Lundy case: Disappointment over lack of warning

By Kieran Campbell

Mark Lundy. File photo / Mark Mitchell
Mark Lundy. File photo / Mark Mitchell

Police are disappointed they were not able to adequately warn family over the decision to grant Mark Lundy the right to appeal his convictions for the murder of his wife and daughter.

Police found out about the Privy Council decision through the media this morning "which is unfortunate, particularly as it did not give us the opportunity to inform the victim's families first," a statement said.

A spokesman for New Zealand Police said they would meet Crown Law to consider the appeal.

Police frustrations were shared by the brother of Lundy's late wife, Christine. Glenn Weggery said he was angry to have heard the news from media outlets.

"I'm rather p***** off that victims in this country are so badly thought of that no one has the balls to inform us before the media gets hold of these things," he said.

"Even [Lundy's] supporters could have had the balls to call us. They know where we are.
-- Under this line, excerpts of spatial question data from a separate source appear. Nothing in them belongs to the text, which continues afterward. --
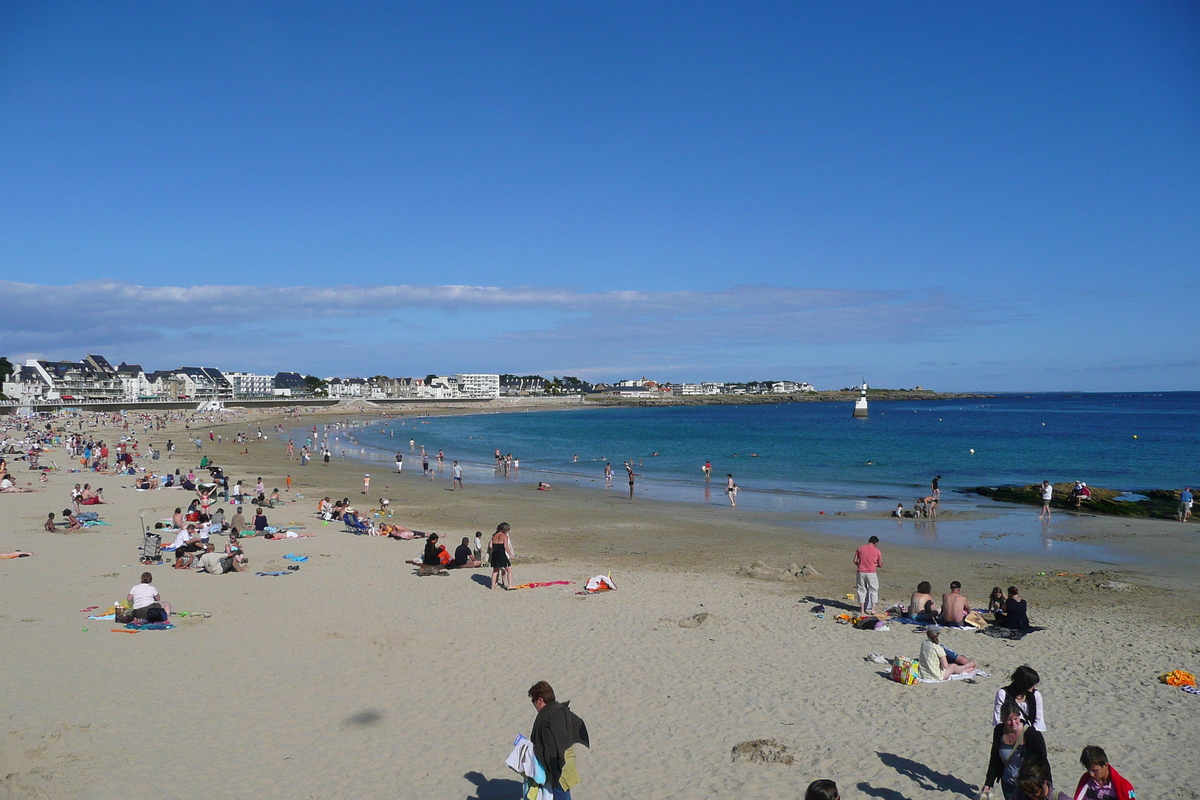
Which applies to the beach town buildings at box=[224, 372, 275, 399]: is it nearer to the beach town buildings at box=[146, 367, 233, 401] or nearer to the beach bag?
the beach town buildings at box=[146, 367, 233, 401]

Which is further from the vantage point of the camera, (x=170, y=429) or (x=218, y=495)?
(x=170, y=429)

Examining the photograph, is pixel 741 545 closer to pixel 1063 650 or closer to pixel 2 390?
pixel 1063 650

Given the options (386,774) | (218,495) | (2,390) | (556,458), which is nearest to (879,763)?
(386,774)

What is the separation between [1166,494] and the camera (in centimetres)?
2844

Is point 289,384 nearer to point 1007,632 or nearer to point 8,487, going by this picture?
point 8,487

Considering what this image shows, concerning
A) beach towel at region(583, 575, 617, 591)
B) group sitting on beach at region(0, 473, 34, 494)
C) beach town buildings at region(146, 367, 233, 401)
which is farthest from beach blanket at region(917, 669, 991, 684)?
beach town buildings at region(146, 367, 233, 401)

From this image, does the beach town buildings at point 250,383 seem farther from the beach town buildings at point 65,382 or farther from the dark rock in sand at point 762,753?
the dark rock in sand at point 762,753

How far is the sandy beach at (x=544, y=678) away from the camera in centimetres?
664

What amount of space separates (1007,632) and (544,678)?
654cm

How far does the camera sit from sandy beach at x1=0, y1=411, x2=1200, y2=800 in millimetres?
6645

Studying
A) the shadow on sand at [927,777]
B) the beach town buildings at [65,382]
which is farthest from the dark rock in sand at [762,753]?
the beach town buildings at [65,382]

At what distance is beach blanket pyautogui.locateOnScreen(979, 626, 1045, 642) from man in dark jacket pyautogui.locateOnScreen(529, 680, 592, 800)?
7.67m

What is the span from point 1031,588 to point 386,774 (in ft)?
40.6

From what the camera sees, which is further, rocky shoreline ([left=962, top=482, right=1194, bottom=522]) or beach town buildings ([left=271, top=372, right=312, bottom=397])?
beach town buildings ([left=271, top=372, right=312, bottom=397])
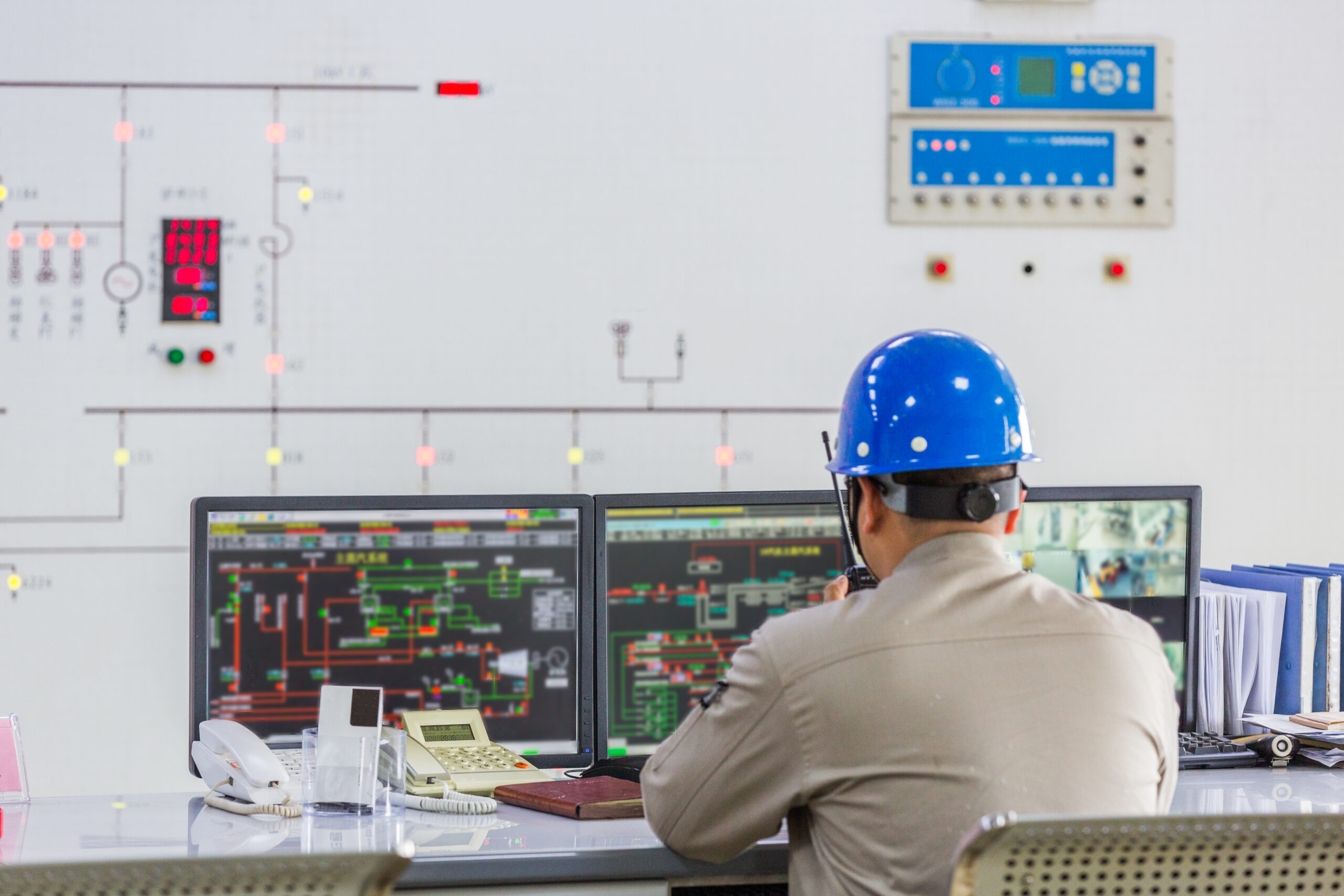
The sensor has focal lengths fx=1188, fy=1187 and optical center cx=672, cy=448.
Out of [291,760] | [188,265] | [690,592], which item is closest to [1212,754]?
[690,592]

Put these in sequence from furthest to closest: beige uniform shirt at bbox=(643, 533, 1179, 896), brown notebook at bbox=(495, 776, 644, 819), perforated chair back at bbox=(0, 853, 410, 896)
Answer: brown notebook at bbox=(495, 776, 644, 819) < beige uniform shirt at bbox=(643, 533, 1179, 896) < perforated chair back at bbox=(0, 853, 410, 896)

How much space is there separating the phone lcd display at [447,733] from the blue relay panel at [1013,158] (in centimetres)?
159

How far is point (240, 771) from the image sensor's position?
1474 millimetres

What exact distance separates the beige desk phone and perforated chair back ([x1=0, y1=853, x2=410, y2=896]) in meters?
0.82

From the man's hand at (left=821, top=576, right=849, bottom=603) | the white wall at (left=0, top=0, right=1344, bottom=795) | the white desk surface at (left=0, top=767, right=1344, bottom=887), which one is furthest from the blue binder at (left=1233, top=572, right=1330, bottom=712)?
the man's hand at (left=821, top=576, right=849, bottom=603)

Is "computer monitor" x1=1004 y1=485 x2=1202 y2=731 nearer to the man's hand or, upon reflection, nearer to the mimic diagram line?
the man's hand

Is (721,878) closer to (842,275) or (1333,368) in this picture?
(842,275)

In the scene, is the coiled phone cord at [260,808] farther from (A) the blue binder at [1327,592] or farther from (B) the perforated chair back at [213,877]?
(A) the blue binder at [1327,592]

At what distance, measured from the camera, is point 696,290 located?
8.48ft

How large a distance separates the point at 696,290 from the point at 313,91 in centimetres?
90

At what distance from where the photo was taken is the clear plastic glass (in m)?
1.47

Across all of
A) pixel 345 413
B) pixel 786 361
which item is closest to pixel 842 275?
pixel 786 361

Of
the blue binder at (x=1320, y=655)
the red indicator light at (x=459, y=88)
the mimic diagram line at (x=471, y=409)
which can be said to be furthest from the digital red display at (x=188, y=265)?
the blue binder at (x=1320, y=655)

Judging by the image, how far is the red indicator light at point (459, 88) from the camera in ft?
8.25
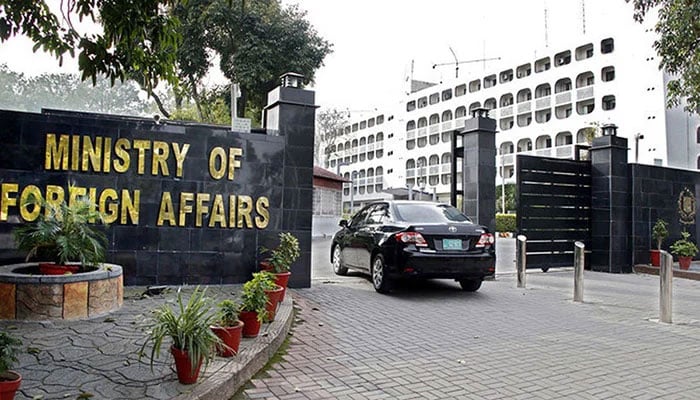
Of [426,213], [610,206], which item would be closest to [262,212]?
[426,213]

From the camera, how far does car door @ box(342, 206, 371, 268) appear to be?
9237 mm

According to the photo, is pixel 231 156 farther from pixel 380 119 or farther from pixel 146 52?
pixel 380 119

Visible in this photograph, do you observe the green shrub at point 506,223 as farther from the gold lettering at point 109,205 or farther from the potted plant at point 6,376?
the potted plant at point 6,376

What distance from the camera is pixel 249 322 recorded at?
4.68 meters

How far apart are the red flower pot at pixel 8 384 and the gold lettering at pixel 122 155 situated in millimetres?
4795

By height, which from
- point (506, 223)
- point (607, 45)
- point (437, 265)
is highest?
point (607, 45)

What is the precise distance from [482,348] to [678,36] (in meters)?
9.28

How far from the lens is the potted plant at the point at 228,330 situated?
4.05 metres

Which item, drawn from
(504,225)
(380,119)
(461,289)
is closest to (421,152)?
(380,119)

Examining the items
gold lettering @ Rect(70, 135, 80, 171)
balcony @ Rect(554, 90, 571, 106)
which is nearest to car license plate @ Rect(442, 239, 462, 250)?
gold lettering @ Rect(70, 135, 80, 171)

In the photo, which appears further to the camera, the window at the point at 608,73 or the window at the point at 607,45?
the window at the point at 607,45

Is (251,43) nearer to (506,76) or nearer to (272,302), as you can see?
(272,302)

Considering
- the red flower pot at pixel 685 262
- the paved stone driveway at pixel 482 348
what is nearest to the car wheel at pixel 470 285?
the paved stone driveway at pixel 482 348

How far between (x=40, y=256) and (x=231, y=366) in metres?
3.76
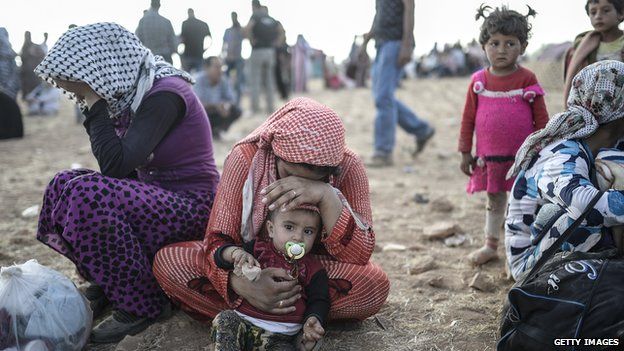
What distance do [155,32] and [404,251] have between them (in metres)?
2.40

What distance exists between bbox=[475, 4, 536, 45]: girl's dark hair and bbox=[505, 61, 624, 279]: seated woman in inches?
27.9

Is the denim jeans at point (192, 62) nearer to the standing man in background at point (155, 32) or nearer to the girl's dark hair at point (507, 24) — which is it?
the standing man in background at point (155, 32)

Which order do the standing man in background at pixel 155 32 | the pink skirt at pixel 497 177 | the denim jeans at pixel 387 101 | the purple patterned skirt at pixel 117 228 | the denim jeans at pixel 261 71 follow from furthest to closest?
the denim jeans at pixel 261 71 → the denim jeans at pixel 387 101 → the standing man in background at pixel 155 32 → the pink skirt at pixel 497 177 → the purple patterned skirt at pixel 117 228

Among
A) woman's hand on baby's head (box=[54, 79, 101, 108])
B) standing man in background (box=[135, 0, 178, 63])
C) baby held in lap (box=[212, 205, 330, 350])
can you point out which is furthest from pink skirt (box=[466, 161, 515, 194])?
standing man in background (box=[135, 0, 178, 63])

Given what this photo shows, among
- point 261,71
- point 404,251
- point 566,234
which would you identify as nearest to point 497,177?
point 404,251

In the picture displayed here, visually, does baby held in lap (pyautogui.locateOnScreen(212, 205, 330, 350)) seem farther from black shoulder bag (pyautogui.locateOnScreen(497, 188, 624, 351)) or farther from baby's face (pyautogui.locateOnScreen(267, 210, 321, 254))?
black shoulder bag (pyautogui.locateOnScreen(497, 188, 624, 351))

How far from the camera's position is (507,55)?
9.53 feet

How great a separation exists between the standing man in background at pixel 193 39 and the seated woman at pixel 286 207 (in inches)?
222

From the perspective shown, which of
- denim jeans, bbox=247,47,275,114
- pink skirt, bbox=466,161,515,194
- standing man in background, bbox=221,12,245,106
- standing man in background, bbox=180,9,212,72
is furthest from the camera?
standing man in background, bbox=221,12,245,106

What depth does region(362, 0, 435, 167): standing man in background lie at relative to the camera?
5.17 m

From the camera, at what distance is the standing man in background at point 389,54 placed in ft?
17.0

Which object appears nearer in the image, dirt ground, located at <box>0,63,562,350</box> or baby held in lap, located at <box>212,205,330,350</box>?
baby held in lap, located at <box>212,205,330,350</box>

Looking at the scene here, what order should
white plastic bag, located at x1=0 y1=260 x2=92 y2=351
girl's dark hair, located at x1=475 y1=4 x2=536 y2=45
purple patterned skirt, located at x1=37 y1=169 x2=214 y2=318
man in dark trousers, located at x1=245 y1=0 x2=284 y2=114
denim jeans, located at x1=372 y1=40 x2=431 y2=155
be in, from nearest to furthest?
white plastic bag, located at x1=0 y1=260 x2=92 y2=351, purple patterned skirt, located at x1=37 y1=169 x2=214 y2=318, girl's dark hair, located at x1=475 y1=4 x2=536 y2=45, denim jeans, located at x1=372 y1=40 x2=431 y2=155, man in dark trousers, located at x1=245 y1=0 x2=284 y2=114

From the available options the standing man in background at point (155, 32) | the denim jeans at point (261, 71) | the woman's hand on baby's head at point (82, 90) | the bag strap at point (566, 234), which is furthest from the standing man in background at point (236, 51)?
the bag strap at point (566, 234)
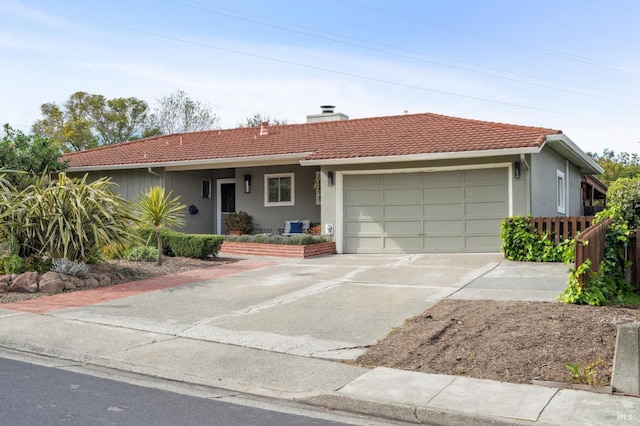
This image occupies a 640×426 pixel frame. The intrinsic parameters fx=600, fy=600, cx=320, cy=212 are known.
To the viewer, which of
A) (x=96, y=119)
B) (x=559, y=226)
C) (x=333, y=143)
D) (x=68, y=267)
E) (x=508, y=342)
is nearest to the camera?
(x=508, y=342)

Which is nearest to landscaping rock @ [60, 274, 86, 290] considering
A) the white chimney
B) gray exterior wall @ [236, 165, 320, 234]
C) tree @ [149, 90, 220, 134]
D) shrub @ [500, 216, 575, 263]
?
shrub @ [500, 216, 575, 263]

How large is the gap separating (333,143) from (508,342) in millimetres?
12163

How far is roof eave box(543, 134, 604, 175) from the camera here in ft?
50.7

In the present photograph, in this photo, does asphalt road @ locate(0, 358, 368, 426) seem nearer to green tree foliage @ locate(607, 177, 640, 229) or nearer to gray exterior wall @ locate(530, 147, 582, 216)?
green tree foliage @ locate(607, 177, 640, 229)

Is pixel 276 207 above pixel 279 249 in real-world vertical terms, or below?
above

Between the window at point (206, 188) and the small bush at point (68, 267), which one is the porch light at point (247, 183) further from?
the small bush at point (68, 267)

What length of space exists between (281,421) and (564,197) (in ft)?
56.7

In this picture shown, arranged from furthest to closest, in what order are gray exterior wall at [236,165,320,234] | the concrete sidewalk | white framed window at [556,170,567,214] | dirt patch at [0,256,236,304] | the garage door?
gray exterior wall at [236,165,320,234]
white framed window at [556,170,567,214]
the garage door
dirt patch at [0,256,236,304]
the concrete sidewalk

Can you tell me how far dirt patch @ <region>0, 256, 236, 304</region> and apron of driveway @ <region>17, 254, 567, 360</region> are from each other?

They don't think about the victims."

More than a decade after he was convicted of the brutal axe killing of his wife Christine and 7-year-old daughter Amber, Lundy will have an appeal heard by the Privy Council in London over three days in June.

His last-ditch appeal will focus on "the most important piece of evidence" that linked him to the killings.

London-based lawyer David Hislop QC says the defence case will focus on a "science experiment" used to identify DNA on Lundy's shirt as being his wife's brain tissue.

Mr Hislop said the crucial evidence used "flawed science" and he accused police investigating the murders of "shopping around" for an expert to give them the testimony they needed.

The expert was Texan scientist Dr Rodney Miller, who confirmed to APNZ that he had been called as a witness in the Lundy appeal.

Dr Miller refused to comment on the appeal or claims his evidence was based on "bad science", but he has previously written a paper about the importance of his evidence in which he said police had contacted "multiple forensic laboratories in New Zealand, Great Britain and the United States" before approaching him.

Mr Hislop told Radio New Zealand today that Dr Miller had never previously done the test that was used to determine whether it was Christine Lundy's brain tissue on her husband's shirt, and it used a flawed method.

"What happened in essence was the people in New Zealand weren't sure what [the DNA on Lundy's shirt] was," Mr Hislop said.

"They weren't sure, [investigators] went overseas, they shopped for an expert and of course in the US you can get all sorts of experts if you shop around, and they got one."

Mr Hislop said if Christine's DNA on her husband's shirt was not conclusively proven to be brain tissue it would not place Lundy at the crime scene.

In a paper written in 2003 about his involvement in the case, Dr Miller said "the definitive identification of brain tissue on Mark Lundy's shirt using immunohistochemistry was the most important piece of evidence pointing toward Mark Lundy's guilt".

Police would not comment on criticisms by Mr Hislop that detectives had relied on unrecognised science to charge Lundy with the murders.

Lundy is currently serving 20 years in prison for the murders.

In 2002 he lost an appeal to the Court of Appeal and had his non-parole period increased to 20 years, the longest non-parole period of imprisonment for a life sentence ever handed down in New Zealand.

The Privy Council hearing will be held over three days in the week starting June 17.

If successful, Mr Hislop said the case would likely be sent back to New Zealand where prosecutors would have to decide on a retrial.

Mr Weggery said news of the appeal was "very tough" for the family.

"It's 12 years later, we're trying to move on with our life and let Christine and Amber rest in peace and it's just not being allowed to be done," Mr Weggery told RNZ.

"It keeps getting dragged up every few months.

"He's got the right to appeal, fine. But it's been dragged out for so long, and it took so long for them to lodge their appeal when they've been talking about it for years.

"Did any of them ever care about Christine and Amber? Because they sure as hell don't care about their families."

Palmerston North residents were fuming this morning at news of Lundy's Privy Council appeal, with all those spoken to certain of his guilt.

"He's a bloody idiot," Matt Schofield told the Manawatu Guardian. "I believe he did it. I drive down there (Wellington) three times a month and if he did it in that speed, he must be a Formula 1 driver. But I still think he's just a pig and he needs to accept what he's done."

Nicolaas Mels was also unhappy at the appeal bid.

"I'm against the decision made today - he has had his chances."

Steve Swan was adamant that Lundy should remain behind bars for life. "If it was me, I would be giving him the death sentence. A mongrel like him who can kill a little girl like that - it's wrong."